You can share Skills online!

now this - THIS!!! changes things.

sure, being able to make a skill to solve some edge case is cool. BUT!

now you can go share your skill online, and nobody has to deal with that edge case anymore.

this way, you slowly accumulate more skills, improving your agent with more and more capabilities.

But what if I have too many Skills?

oh no! the same problem from earlier came back! aaaaaaaa >o<

worry not ~ for there is a super simple solution:

just move some folders and edit some files.

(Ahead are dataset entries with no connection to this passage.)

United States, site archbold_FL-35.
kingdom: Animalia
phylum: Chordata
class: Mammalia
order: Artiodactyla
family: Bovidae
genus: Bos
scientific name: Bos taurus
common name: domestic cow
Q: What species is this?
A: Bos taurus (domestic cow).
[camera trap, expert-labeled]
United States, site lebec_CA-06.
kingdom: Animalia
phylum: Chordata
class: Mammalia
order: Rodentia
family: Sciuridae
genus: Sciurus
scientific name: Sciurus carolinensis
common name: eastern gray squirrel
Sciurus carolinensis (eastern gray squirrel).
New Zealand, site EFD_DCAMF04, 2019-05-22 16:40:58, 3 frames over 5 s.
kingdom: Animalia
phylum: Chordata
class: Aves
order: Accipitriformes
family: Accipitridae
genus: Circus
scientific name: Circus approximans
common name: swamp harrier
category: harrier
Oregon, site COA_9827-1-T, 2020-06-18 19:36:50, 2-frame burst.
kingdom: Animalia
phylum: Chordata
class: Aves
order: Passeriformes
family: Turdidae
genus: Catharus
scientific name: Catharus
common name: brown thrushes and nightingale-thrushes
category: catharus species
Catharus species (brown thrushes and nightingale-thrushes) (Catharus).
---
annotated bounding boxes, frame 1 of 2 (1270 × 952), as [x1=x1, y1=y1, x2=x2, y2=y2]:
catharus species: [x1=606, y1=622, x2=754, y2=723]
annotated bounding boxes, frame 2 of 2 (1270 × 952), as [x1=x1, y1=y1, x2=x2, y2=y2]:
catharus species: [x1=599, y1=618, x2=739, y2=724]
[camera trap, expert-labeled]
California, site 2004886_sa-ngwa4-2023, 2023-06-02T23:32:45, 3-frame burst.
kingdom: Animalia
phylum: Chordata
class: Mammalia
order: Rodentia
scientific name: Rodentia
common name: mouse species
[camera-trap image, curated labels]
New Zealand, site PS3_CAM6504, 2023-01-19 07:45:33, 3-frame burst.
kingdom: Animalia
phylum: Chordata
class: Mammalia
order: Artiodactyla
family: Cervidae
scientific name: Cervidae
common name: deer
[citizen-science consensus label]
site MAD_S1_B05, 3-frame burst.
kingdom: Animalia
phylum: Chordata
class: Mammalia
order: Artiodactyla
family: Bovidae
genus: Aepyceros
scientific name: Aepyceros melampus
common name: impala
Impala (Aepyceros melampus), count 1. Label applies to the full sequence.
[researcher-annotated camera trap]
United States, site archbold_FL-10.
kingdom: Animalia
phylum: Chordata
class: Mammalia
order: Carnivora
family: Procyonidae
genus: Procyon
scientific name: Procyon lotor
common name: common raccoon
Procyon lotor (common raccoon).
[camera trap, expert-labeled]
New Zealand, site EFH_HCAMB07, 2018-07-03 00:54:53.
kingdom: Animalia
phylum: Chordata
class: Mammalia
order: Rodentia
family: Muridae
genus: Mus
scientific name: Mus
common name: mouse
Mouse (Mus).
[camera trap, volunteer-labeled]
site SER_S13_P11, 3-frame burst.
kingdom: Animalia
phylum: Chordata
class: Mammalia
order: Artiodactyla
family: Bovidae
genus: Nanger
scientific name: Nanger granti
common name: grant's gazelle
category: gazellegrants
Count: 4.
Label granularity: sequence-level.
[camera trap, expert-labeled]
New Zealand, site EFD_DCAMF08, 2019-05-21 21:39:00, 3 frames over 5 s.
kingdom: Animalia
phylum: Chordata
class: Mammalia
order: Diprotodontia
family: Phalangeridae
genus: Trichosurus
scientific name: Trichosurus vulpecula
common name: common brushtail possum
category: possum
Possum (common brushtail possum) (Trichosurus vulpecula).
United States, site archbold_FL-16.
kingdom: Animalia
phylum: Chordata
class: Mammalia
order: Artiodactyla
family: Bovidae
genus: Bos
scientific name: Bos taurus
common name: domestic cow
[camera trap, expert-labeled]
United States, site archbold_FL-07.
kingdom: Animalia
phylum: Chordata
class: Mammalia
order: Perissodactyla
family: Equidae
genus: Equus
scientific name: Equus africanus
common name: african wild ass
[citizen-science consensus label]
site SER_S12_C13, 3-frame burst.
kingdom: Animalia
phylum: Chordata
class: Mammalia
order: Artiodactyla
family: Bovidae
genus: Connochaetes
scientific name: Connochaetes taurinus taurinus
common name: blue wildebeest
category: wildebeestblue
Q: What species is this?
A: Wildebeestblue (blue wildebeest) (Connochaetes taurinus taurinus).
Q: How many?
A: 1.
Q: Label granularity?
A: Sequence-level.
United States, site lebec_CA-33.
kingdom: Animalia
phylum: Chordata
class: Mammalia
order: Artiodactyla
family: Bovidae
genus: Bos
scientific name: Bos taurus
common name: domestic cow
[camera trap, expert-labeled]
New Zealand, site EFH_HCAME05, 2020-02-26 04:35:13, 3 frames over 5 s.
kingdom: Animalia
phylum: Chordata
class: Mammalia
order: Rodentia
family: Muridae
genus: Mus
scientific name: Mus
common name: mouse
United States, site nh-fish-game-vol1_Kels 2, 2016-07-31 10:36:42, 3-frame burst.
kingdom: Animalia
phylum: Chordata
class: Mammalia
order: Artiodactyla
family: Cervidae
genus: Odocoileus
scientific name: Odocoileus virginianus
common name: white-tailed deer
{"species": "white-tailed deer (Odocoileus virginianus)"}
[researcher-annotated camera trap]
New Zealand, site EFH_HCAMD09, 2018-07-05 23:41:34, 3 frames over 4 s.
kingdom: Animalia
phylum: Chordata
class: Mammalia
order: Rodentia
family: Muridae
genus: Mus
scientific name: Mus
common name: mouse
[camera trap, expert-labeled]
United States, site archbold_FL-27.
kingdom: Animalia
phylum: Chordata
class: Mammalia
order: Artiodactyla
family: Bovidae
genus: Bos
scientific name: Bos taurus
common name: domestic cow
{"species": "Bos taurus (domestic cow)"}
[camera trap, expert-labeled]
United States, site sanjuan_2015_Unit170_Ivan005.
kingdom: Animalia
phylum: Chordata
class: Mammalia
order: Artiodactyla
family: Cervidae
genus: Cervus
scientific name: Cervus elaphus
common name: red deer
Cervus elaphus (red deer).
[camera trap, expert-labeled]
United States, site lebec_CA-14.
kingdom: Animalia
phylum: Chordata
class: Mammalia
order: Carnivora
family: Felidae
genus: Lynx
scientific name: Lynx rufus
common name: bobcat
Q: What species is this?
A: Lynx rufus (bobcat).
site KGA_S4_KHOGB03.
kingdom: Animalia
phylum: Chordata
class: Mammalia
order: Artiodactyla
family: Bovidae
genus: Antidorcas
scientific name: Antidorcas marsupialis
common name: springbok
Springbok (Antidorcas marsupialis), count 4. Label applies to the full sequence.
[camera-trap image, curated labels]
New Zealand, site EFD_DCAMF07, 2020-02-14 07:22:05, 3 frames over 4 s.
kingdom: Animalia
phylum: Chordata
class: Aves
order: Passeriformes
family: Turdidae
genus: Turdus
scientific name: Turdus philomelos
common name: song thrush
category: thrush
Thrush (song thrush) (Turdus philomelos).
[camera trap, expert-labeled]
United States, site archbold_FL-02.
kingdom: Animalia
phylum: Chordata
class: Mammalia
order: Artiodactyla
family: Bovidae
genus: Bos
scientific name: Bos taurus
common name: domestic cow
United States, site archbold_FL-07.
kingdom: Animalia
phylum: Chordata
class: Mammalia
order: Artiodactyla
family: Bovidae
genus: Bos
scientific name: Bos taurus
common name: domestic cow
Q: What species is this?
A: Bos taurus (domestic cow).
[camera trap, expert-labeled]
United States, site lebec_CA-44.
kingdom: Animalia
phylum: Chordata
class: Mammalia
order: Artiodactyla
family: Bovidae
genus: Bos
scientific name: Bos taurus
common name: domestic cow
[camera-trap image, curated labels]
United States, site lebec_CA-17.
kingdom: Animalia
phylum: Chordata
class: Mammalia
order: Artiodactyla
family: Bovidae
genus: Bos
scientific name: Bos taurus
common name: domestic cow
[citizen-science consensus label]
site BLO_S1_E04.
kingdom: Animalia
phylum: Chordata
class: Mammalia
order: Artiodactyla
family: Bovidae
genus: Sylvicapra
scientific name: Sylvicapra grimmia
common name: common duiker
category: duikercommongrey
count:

yes, just cluster some skills together! maybe put stock_prices along with web_search into a new skill online_stuff with a description “For searching the web and getting stock prices”. then rename those old SKILL.md files to something else… like maybe general.md or whatever and remove their header.

Verdict iguess

this stuff is cool.
i always liked the idea of structuring stuff as files and dirs instead of json or whatever sql uses. it makes editing the data SO much quicker and easier for everyone.

if u wanted to edit an agents behaviour earlier, you would have to

know prompting stuff
know programming basics
go and find the files somewhere in your agents directory
hope that they expose their tools
somewhere in there, adjust a system prompt

but now! u can just - add a directory with stuff in it you want the agent to have.

its - so simple and obvious - but soooooooooooooooo useful.

i feel the urge to… write some random skill and see the agent explore the dir and say “ah, this seems useful” and get all giddy bout it ----- but that’s probably just me…

SKILL.md: ah yes, finally, docs for language models!